Tesla’s largest institutional investor recently stated that the SEC questioned it about CEO Elon Musk’s “funding secured” tweets about going private, and stated that as an investment firm, it believes that Musk “needs help.”
Reuters reports that the Scottish Mortgage Investment Trust, Tesla’s largest institutional investors, has stated that the SEC questioned the firm about Tesla CEO Elon Musk’s tweets in which he claimed he had “funding secured” to take Tesla private. Scottish Mortgage Investment Trust asset manager Baillie Gifford’s James Anderson said in an interview: “He needs help, and I mean that psychologically as much as practically.”
Anderson told Reuters that he had discussed the idea of bringing in another executive to assist Musk, a decision which analysts have been suggesting for some time. Anderson stated that around the time of Musk’s tweet in which he stated that he had “funding secured” to take Tesla private, the CEO was “getting there” in relation to the idea of taking on another executive at the company.
Discussing the SEC’s probe into Musk’s tweets, Anderson stated: “I don’t know what they’ll do with him, but there’s no implication that we’ve done anything wrong.
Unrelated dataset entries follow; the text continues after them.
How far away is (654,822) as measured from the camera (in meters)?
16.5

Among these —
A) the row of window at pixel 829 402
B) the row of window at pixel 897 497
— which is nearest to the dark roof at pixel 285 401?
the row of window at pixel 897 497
I think quite naturally they wanted to know whether major shareholders had any lead indication or knowledge of the tweet about ‘funding secured.’”
Anderson did state, however, that he still had faith in Musk and his ability to grow Tesla as a company: “We think there is a decent chance that they can prove to be an extremely profitable, competitively advantaged company which will produce high returns,” Anderson said.
However, Nomura Instinet analyst Romit Shah release research today which states that Tesla is “no longer investable.” One of the key reasons for this, according to Shah, is “the erratic behavior of Elon Musk.” Shah stated that with a different CEO, the company could be a good investment but that Musk’s erratic behavior make Tesla too risky.